(Except that you should actually send me lots of wine. It won't be long until I'll be able to drink it again.)
Continuing my musings on Why Pregnancy Is Gross, I thought I'd share with you all the various disgusting things that can be done with the placenta. As hard as it may be to believe, please keep in mind that I am not making any of this up.
(Also, so as to avoid offense, I should point out that obviously there are plenty of people out there who do these things, and that is their right, etc. etc. I just happen to think it's really gross.)
In ascending order of disgustingness:
1. Bury it, then plant a tree over it. Actually, this is something I can get behind. I bet the placenta would be excellent fertilizer, and it would be nice to have a tree commemorating our child's birth. However, I am not doing this in a rental house, and HELL if I am saving a frozen placenta until we buy our own place.
2. Turn it into art. Apparently you lay a sheet of paper over the placenta to make a print, then frame it. To this I say EW.
3. Use it as a dietary supplement. Basically, you get somebody to dry your placenta, turn it into powder, and put it into capsules, and then you consume your own placenta in pill form. Apparently this is very nutritious and can help with postpartum depression. I am deeply skeptical.
4. Eat it. Yes, there are people who do this. If you search the Internet, you can find all kinds of ways to prepare it. Again, supposedly very nutritious and helps with lactation and depression and blah blah blah. Again, I don't really believe it. Yes, animals do it, and lots of people point out that humans are in fact mammals, so why should human birth be any different or more difficult than other species'? Yes, there is some truth in that, but that analogy only takes me so far - and I draw the line well before placenta-eating. I am not into autocannibalism.

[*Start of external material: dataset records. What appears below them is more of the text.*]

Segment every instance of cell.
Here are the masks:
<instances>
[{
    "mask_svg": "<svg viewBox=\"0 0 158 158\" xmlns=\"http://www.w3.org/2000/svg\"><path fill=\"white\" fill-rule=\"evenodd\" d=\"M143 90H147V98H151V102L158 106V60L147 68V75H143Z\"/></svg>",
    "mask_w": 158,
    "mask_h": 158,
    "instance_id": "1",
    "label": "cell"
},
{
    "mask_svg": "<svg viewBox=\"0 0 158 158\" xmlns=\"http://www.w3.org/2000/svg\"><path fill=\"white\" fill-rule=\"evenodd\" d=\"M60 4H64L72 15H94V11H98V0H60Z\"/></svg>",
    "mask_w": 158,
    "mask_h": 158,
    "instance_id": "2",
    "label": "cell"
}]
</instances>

5. Lotus birth, or umbilical nonseverance. This is exactly what it sounds like: Instead of cutting the umbilical cord at birth, you leave it intact until it separates by itself in about two to three days. So apparently you're supposed to carry around a chunk of rotting human flesh along with your baby. As far as I can tell, for this one its proponents don't even pretend that it has any physical benefit - after all, once the placenta is detached, it's not sending anything useful down the umbilical cord anymore. Instead, it has something to do with the baby's aura or some such. Again I say EW.
I personally have absolutely no interest in my placenta. If I were giving birth in a hospital, I would say chuck that sucker straight into the biohazard bin, I don't even really want to look at it. Since we'll be at home, the midwives will wrap it up well and put it in the freezer, and we'll toss it out with the rest of the compost on garbage day. (This is perfectly safe and legal, by the way - I checked.) This is just my personal opinion, however - obviously there are plenty of people out there who disagree with me!